Dietary phosphate restriction in dialysis patients: a new approach for the treatment of hyperphosphataemia.Nutr Metab Cardiovasc Dis. 2011 Nov; 21(11):879-84.NM
BACKGROUND AND AIM
Elevated serum phosphate and calcium-phosphate levels play an important role in the pathogenesis of vascular calcifications in uraemic patients and appear to be associated with increased cardiovascular mortality. We aimed to evaluate the effects of a partial replacement of food protein with a low-phosphorus and low-potassium whey protein concentrate on phosphate levels of dialysis patients with hyperphosphataemia.
METHODS AND RESULTS
Twenty-seven patients undergoing chronic haemodialysis were studied for a 3-month period. In the intervention group (n = 15), food protein were replaced by 30 or 40 g of low-phosphorus and low-potassium protein concentrate aimed at limiting the phosphate intake. In the control group (n = 12) no changes were made to their usual diet. Anthropometric measurements, biochemical markers and dietary interviews were registered at baseline and during the follow-up period. From baseline to the end of the study, in the intervention group, serum phosphate and circulating intact parathyroid hormone levels lessened significantly (8.3 ± 1.2 mg/dL vs 5.7 ± 1.4 mg/dL and 488 ± 205 pg/ml vs 177 ± 100 pg/ml respectively; p < 0.05) with decreasing of phosphate and potassium intake. No significant differences were found in the control group. No significant changes were observed in serum albumin, calcium, potassium, Kt/V, body weight and body composition in both the intervention and control groups.

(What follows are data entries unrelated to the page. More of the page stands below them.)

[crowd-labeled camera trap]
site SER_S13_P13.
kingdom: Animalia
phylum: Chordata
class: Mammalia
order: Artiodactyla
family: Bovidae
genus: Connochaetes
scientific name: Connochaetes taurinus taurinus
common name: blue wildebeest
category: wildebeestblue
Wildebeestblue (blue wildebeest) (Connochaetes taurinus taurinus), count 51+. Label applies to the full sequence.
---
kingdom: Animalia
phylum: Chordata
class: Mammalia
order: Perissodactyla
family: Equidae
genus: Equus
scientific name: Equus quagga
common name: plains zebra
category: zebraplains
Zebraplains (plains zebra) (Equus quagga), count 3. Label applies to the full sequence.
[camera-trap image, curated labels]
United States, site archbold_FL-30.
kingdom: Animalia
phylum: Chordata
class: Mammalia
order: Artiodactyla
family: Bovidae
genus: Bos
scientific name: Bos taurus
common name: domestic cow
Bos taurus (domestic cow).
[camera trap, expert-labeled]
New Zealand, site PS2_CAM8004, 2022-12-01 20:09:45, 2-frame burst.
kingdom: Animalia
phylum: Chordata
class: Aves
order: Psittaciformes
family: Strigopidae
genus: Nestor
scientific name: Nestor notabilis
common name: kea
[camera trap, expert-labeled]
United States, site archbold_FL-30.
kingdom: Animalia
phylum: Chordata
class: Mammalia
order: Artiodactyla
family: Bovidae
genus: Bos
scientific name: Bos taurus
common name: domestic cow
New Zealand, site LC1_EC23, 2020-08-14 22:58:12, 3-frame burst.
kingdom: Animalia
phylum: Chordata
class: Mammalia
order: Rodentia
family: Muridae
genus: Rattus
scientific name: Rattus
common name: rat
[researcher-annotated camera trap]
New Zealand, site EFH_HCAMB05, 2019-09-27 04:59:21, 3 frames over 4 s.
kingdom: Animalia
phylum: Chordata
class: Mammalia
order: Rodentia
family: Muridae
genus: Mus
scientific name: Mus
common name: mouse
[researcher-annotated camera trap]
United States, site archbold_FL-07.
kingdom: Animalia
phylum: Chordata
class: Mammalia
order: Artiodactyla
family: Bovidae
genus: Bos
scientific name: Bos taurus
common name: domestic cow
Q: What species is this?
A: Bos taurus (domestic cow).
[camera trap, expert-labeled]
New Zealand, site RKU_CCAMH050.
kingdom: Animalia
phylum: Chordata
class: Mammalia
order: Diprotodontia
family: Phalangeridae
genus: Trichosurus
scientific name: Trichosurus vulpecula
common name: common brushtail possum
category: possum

Dietary intake of phosphate mainly comes from protein sources, so dietary phosphorus restriction may lead to a protein/energy malnutrition in a dialysis patient. A phosphorus-controlled diet plan including a nutritional substitute resulted in serum phosphate and intact parathyroid hormone decrease without nutritional status modifications in dialysis patients.